## CONSIGNE DONNÉE 1
Dans l'extrait sur le mot « delft », quel nom flamand portait l'impôt de fouage perçu pour approfondir et curer la rivière ?

## EXTRAIT DE SOURCE
══════════════════════════════

Mais, dans quelques autres comptes, je trouve écrit delft. Alors, il faudrait chercher le sens dans le verbe flamand delven - ik delf, dolf -, qui
signifie creuser, fouir. Il s'agirait alors d'un creux, fosse ou bassin dans la
rivière. Ce sens serait plus vraisemblable.
Cette
constation que, suivant les comptes, on trouve les deux formes, et, en général,
l'incorrection avec laquelle les mots dérivés du flamand, ne peuvent que nous
confirmer dans la pensée que ces scribes de XVIe siècle ne connaissaient plus
cette langue et n'employaient qu'une orthographe phonétique tout
approximative. Quoi qu'il en soit, la forme et le sens de « delft », creux,
bassin, semblent être confirmés par les deux textes ci-après.
1º.- Dans
la Correspondance du Magistrat de l'année 1602, on trouve ( nº 23 ) une lettre
adressée à Nicolas Michiels " mestre des ouvrages du havre et mendelf de Saint-Omer aud. lieu (
Gravelines ). Il s'agit de garnir de « fachines » le « mendlf », car on craint
toujours un débarquement des ennemis.
2º.- Dans
la même Correspondance, année 1569 ( pièce 3372 ), une visite de la rivière
pour la prévision de travaux à faire « pour l'entretenement du havene de
Gravelinghes » signale les faits suivants « ... sur la haie dud. havene
commenchant au borne vers la mer venant vers le mendelf est requis estre faict en divers lieux entre les testes le
nombre de CXXVIII verghes de
nouvelle haie de
XIIII piets chacun
verghe de II à III fachines de
hault ... ».
Il
résulte bien du sens de ces différents textes que ces mots nouveau delf, mendelf désignent
une certaine partie du havre en amont de la partie qui débouche dans la mer.
Enfin, il
ne faut pas oublier que l'impôt de fouage
ou fouich, perçu par le Magistrat de
Saint-Omer pour approfondir et curer
la rivière était appelé en flamand delfghelt.
) pour cramer les travaux qui ont esté fais et rompus de la tourmente de la mer
et de la glaiche sur l'enwazonnage de la haye et en le dicque d'entre le
Nortporte et le grande Crecque .
. . . XXXii s. ( Compte 1522 - 23, fº 213 vº ).
... pour
avoir reffaict la première teste contre le grande crecke ou nouveau delft ...
... audit
Malin pour le menaige de deux carées de rozel pour crammer ( Cramer, crammer verbe que l'on ne trouve dans aucun dictionnaire, et que je
vois souvent employé dans les comptes de travaux de cette époque dans le sens
de combler, boucher ) le enwazonnage du hauchement de le haye à II s. chacune
carée . . . . IIII s. ( Compte
1520 - 21, fº 265 vº et fº 268 rº ).

══════════════════════════════

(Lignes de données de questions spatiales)
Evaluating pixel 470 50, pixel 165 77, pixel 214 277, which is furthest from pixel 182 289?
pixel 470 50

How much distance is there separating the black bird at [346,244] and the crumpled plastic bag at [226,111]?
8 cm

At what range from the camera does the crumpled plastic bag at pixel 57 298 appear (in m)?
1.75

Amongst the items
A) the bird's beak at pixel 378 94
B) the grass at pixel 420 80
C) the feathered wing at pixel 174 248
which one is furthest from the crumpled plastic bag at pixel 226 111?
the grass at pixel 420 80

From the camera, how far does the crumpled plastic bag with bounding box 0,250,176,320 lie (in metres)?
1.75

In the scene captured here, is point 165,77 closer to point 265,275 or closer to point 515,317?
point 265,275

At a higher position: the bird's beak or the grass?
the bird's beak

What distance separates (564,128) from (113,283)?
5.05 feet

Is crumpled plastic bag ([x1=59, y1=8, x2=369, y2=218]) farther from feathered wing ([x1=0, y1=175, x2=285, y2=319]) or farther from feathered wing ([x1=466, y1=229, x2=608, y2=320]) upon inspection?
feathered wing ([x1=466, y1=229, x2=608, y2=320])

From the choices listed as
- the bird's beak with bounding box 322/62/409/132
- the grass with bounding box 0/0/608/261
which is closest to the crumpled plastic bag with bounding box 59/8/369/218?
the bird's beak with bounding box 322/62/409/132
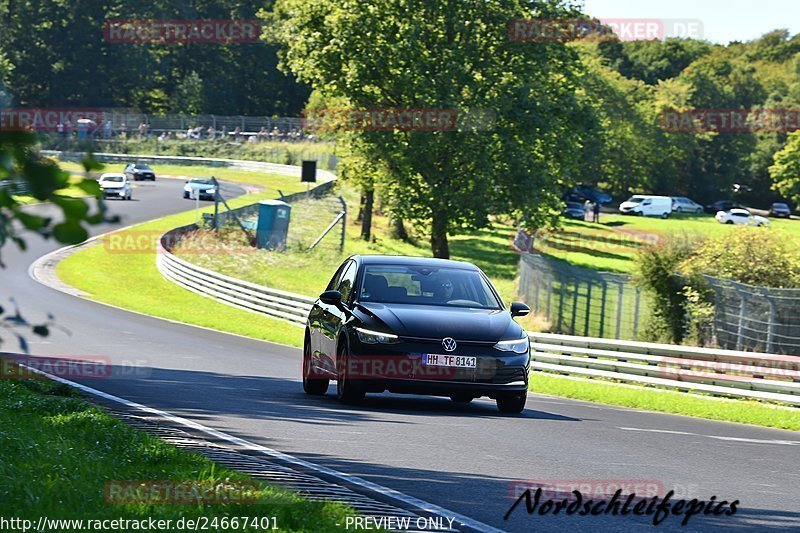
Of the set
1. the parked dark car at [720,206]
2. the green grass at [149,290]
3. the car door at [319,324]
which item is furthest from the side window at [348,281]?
the parked dark car at [720,206]

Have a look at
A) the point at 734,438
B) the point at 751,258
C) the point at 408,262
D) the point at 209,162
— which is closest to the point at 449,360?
the point at 408,262

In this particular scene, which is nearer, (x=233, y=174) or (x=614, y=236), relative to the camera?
(x=614, y=236)

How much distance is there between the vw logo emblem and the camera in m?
12.9

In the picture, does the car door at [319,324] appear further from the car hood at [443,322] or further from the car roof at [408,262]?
the car hood at [443,322]

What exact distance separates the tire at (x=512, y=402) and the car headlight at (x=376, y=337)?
5.19 ft

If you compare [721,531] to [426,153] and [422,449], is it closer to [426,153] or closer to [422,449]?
[422,449]

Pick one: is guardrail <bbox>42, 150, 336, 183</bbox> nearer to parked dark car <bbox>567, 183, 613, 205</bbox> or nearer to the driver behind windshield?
parked dark car <bbox>567, 183, 613, 205</bbox>

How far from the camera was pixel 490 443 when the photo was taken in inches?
424

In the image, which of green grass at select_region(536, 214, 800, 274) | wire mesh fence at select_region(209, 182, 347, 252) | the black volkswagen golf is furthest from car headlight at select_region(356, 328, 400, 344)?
green grass at select_region(536, 214, 800, 274)

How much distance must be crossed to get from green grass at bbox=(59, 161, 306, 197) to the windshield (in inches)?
2515

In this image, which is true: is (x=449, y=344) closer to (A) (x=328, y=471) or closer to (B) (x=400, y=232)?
(A) (x=328, y=471)

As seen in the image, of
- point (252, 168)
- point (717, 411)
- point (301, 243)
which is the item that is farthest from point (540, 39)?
point (252, 168)

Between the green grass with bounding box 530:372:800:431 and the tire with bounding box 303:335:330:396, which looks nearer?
the tire with bounding box 303:335:330:396

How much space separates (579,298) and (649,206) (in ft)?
241
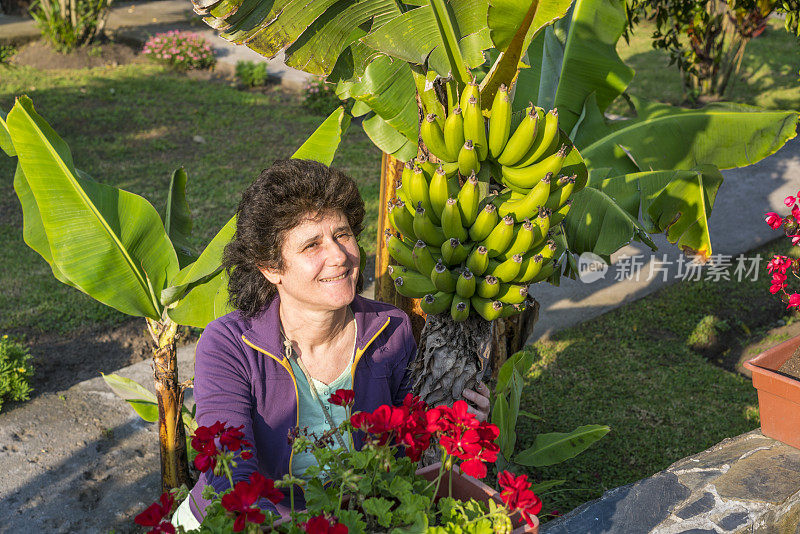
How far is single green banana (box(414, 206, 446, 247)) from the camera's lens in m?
2.39

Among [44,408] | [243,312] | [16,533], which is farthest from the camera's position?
[44,408]

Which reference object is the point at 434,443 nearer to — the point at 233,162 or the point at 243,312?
the point at 243,312

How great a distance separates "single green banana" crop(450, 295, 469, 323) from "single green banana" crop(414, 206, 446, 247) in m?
0.23

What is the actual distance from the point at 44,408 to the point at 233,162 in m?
4.96

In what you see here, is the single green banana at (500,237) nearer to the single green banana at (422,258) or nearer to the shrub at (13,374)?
the single green banana at (422,258)

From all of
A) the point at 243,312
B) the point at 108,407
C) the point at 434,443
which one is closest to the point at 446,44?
the point at 243,312

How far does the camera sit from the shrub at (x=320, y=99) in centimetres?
1085

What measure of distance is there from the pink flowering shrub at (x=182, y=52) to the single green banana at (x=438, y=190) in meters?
11.3

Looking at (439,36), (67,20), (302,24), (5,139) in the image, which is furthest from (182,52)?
(439,36)

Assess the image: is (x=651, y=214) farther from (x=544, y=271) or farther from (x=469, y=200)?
(x=469, y=200)

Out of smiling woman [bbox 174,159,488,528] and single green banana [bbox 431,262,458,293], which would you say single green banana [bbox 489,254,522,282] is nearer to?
single green banana [bbox 431,262,458,293]

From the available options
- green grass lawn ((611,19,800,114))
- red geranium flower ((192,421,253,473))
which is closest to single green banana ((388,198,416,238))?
red geranium flower ((192,421,253,473))

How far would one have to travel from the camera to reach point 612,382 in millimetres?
5055

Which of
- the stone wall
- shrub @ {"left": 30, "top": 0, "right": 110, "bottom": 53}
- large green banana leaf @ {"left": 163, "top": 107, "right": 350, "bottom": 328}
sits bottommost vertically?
the stone wall
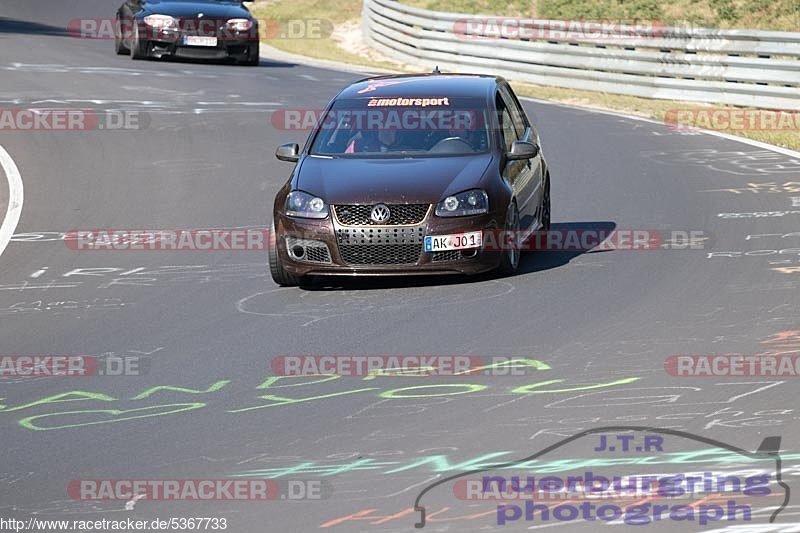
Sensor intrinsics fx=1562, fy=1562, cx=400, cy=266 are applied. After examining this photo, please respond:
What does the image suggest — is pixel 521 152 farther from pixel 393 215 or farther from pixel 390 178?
pixel 393 215

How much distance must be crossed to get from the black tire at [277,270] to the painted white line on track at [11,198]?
10.8 ft

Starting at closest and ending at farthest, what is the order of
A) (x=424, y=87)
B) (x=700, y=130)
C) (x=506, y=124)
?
(x=506, y=124), (x=424, y=87), (x=700, y=130)

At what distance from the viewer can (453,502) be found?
21.4 ft

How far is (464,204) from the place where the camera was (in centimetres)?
1177

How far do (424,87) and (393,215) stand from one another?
2.08 m

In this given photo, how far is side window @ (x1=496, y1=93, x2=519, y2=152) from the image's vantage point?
1289 cm

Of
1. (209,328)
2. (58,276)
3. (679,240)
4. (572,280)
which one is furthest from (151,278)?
(679,240)

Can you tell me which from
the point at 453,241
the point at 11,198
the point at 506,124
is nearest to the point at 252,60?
the point at 11,198

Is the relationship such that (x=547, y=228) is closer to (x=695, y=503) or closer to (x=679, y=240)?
(x=679, y=240)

══════════════════════════════

## CONSIGNE DONNÉE 2
Remplacez « relationship » par « layout » dans le passage des lignes qui va de la ligne contenant « Is the relationship » jusqu'à la fin des lignes, et recopiez ce passage sans rien changer d'autre.

## RÉSULTAT DE L'EXERCICE 1
Il s'appelait delfghelt.

## RÉSULTAT DE L'EXERCICE 2
Is the layout such that (x=547, y=228) is closer to (x=695, y=503) or closer to (x=679, y=240)?
(x=679, y=240)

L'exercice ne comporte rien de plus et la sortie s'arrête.